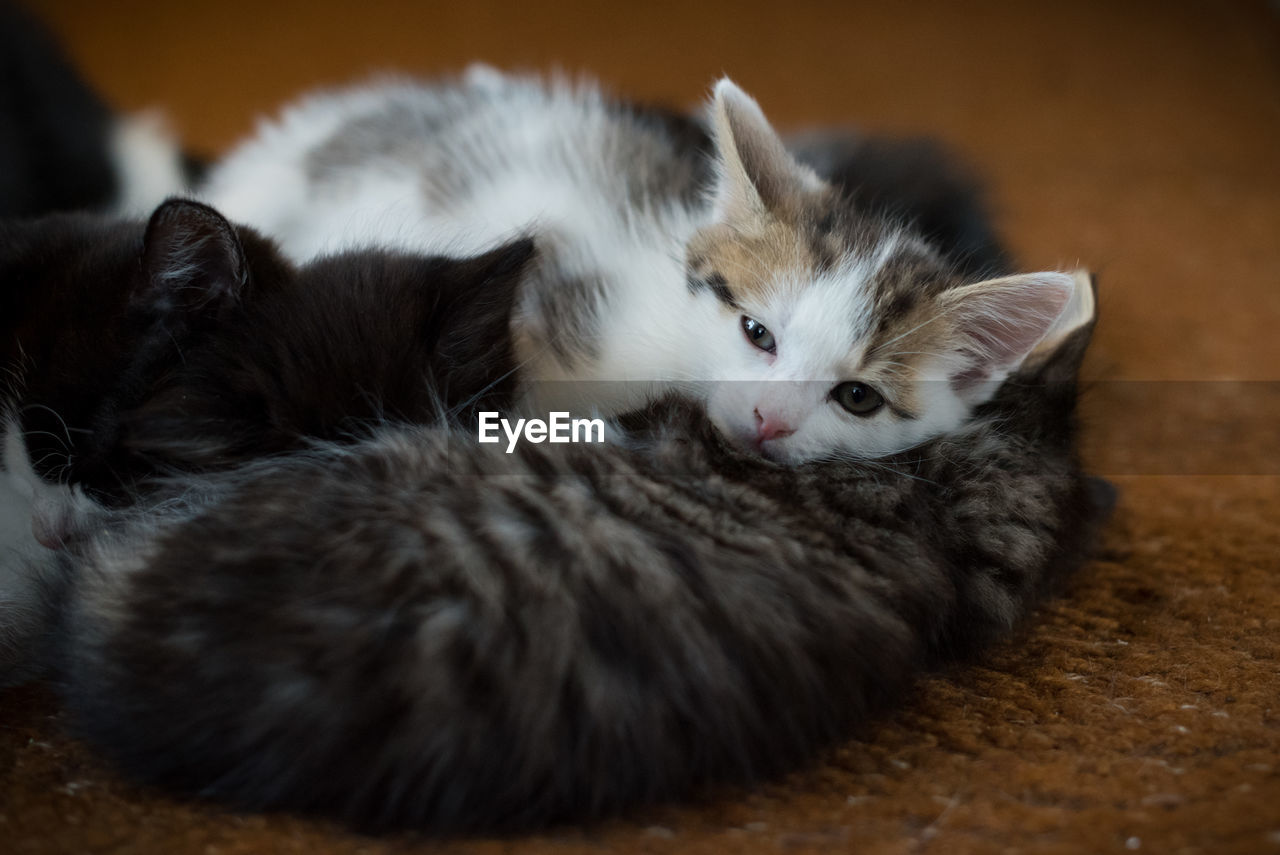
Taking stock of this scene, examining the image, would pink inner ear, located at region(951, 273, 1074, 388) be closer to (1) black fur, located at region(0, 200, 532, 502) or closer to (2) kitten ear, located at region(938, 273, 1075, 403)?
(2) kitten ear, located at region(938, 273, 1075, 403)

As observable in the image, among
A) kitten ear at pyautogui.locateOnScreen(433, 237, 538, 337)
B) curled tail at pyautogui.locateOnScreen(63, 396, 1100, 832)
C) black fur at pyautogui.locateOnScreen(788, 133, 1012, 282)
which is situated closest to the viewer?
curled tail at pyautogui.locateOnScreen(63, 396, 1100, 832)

---

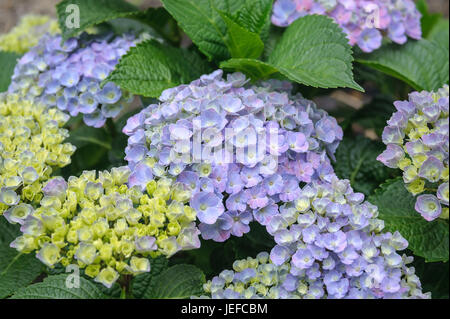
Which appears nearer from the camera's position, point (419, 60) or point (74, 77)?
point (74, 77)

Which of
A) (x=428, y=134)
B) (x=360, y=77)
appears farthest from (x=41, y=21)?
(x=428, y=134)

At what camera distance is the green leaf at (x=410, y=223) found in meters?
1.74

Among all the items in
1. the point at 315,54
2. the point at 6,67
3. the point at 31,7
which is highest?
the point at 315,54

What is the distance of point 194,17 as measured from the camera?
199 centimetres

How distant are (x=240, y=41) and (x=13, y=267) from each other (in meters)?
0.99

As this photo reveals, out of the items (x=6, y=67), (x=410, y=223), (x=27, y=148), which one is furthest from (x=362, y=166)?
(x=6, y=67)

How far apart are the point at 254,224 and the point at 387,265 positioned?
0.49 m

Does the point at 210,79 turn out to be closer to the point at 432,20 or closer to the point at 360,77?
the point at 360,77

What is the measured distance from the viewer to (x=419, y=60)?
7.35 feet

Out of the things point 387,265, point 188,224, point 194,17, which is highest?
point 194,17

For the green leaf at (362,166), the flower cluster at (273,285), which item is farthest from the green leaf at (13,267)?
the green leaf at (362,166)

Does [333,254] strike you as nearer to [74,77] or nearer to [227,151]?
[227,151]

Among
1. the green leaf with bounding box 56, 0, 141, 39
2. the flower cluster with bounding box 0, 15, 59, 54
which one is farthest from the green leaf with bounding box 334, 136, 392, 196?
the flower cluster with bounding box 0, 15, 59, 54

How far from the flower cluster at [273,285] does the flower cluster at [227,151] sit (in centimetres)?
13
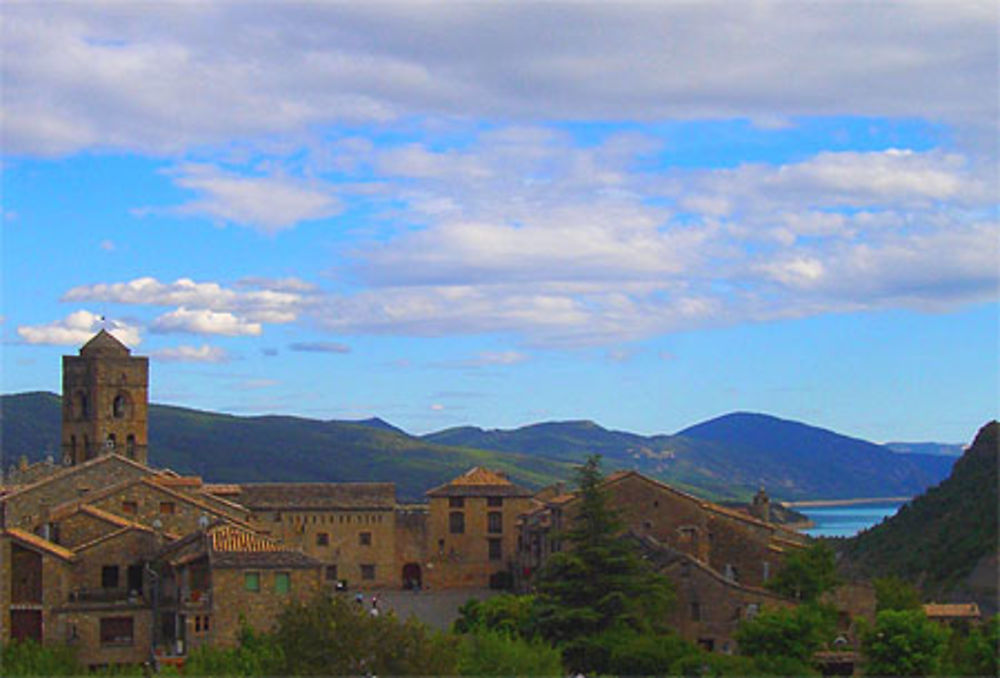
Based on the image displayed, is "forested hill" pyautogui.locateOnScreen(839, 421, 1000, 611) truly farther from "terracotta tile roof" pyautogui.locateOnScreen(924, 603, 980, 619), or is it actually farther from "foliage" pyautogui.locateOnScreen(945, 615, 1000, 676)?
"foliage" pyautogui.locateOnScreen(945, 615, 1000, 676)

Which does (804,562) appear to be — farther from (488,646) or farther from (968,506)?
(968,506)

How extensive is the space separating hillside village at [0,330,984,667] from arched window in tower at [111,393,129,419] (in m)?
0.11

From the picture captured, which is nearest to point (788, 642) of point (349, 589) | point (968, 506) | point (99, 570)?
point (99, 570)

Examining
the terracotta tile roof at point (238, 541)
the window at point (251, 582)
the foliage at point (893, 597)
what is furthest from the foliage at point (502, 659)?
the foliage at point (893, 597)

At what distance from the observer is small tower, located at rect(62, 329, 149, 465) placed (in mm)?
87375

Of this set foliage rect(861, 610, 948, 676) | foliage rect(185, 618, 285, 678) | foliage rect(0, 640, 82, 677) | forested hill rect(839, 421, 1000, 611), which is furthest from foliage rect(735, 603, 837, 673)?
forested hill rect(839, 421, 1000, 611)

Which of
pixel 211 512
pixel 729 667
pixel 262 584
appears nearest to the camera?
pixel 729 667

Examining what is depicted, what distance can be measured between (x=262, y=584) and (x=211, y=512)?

...

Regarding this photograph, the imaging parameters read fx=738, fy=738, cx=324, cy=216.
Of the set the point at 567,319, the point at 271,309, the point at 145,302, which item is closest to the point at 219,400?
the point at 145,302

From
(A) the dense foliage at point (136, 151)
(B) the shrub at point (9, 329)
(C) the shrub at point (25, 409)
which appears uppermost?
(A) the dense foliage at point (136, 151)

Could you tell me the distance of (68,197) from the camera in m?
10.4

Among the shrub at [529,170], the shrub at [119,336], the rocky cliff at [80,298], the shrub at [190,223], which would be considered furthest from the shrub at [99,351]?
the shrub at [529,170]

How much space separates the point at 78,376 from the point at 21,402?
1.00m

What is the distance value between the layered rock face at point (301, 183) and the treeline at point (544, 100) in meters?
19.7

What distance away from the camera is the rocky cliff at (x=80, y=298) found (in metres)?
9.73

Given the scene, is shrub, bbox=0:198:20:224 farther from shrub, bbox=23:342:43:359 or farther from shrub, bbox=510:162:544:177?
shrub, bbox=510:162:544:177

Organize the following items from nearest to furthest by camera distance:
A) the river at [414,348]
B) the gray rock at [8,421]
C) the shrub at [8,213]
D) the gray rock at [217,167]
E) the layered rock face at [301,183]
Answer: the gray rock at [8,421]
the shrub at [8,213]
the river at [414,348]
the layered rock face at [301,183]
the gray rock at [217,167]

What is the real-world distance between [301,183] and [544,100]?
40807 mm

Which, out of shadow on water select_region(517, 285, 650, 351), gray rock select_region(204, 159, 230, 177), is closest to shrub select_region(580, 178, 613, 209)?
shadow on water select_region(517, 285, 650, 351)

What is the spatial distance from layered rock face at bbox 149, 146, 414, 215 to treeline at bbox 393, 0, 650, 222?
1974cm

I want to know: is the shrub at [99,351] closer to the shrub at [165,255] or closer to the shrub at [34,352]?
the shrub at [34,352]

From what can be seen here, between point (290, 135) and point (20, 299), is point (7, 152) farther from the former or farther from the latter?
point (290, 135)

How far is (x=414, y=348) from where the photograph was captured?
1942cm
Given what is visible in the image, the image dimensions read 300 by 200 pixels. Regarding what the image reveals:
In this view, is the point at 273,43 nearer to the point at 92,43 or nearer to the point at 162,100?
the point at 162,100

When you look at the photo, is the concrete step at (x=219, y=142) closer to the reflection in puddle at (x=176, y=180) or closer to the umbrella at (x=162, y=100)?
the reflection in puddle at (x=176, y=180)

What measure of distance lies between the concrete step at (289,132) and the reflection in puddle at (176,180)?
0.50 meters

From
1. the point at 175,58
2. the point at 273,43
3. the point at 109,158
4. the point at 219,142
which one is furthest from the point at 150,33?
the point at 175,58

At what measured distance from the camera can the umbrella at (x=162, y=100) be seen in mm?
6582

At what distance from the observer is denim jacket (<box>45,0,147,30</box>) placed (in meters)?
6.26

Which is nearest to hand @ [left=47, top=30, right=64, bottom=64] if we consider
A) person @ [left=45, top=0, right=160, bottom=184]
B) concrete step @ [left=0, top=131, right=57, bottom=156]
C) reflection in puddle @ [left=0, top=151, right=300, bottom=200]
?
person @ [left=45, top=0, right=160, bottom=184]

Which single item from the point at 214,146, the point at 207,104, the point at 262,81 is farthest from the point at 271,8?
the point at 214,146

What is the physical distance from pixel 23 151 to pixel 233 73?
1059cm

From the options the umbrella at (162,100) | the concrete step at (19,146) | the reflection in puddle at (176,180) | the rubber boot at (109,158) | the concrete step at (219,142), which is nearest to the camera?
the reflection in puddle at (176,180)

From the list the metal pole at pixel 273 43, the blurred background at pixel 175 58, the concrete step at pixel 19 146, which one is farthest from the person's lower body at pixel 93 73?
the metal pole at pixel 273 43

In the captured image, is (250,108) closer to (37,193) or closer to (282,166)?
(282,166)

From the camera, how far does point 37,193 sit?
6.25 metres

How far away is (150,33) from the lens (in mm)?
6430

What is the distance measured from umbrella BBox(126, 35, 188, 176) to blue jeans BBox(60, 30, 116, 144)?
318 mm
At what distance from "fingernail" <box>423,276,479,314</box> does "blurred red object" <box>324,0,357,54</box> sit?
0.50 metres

Exercise objective: Please repeat the records above word for word, from the line containing "Which single item" through the line containing "0.50 metres", including both of those lines.

Response to this exercise:
Which single item from the point at 214,146, the point at 207,104, the point at 262,81 is farthest from the point at 271,8?
the point at 214,146

What is the physical distance from pixel 23 151 to pixel 233 73?
1059cm

From the options the umbrella at (162,100) | the concrete step at (19,146) | the reflection in puddle at (176,180) | the rubber boot at (109,158) | the concrete step at (219,142), which is nearest to the camera?
the reflection in puddle at (176,180)

From the list the metal pole at pixel 273 43, the blurred background at pixel 175 58, the concrete step at pixel 19 146, which one is farthest from the person's lower body at pixel 93 73?
the metal pole at pixel 273 43

In the captured image, is (250,108) closer to (37,193) or closer to (282,166)?
(282,166)

From the camera, how far does point 37,193 sit?
6.25 metres

How far away is (150,33) from the lens (in mm)?
6430

What is the distance measured from umbrella BBox(126, 35, 188, 176) to blue jeans BBox(60, 30, 116, 144)?
318 mm
At what distance from "fingernail" <box>423,276,479,314</box> does "blurred red object" <box>324,0,357,54</box> sit?
0.50 metres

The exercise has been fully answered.